Gotta keep em cool!

All that remains

All that remains (courtesy Eric Cooper)

Growing up back home, nearly everyone had a vegetable garden. It wasn’t always large enough to get enough, and some people had no luck growing certain things (I remember we could not get carrots to grow (not that that bothered me a whole lot!)), but nearly everyone tried to grow some potatoes at least to supplement the store bought.

But of course growing them meant having somewhere to keep them, and vegetables need to be kept cool. We had a pound made in the back of the basement, nice and cool and dark, and while the potatoes would get some sprouts, they generally kept all winter and were still good in spring.  Some people also kept things in cool sheds, or as they were more commonly known stores.
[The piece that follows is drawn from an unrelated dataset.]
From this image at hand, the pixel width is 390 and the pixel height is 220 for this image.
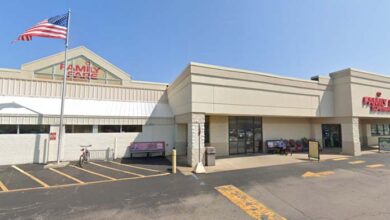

But others had the more traditional method of storing them, and a common site to see growing back home was a door in the side of a hill, whether natural or artificial.  People would dig out the hills, and wall them up inside, or make a walled shell and cover it with dirt that then became a hill, but whichever method you used, what you got was a root cellar.  I guess the name came from the fact that they were used to store root vegetables, but who really knows!

All I know was as a kid, they seemed kinda spooky, dark, earthy, almost like something you’d read in a book about Merlin and Arthur, and I was fascinated by them!  The picture on the left is the remains of the old cellar Uncle Hay had out on the garden.  Time and Hurricane Igor has taken its toll it seems.

They aren’t as prevalent as they once were, but still lots have them, and I even remember an article I read recently about Elliston being the root cellar capital!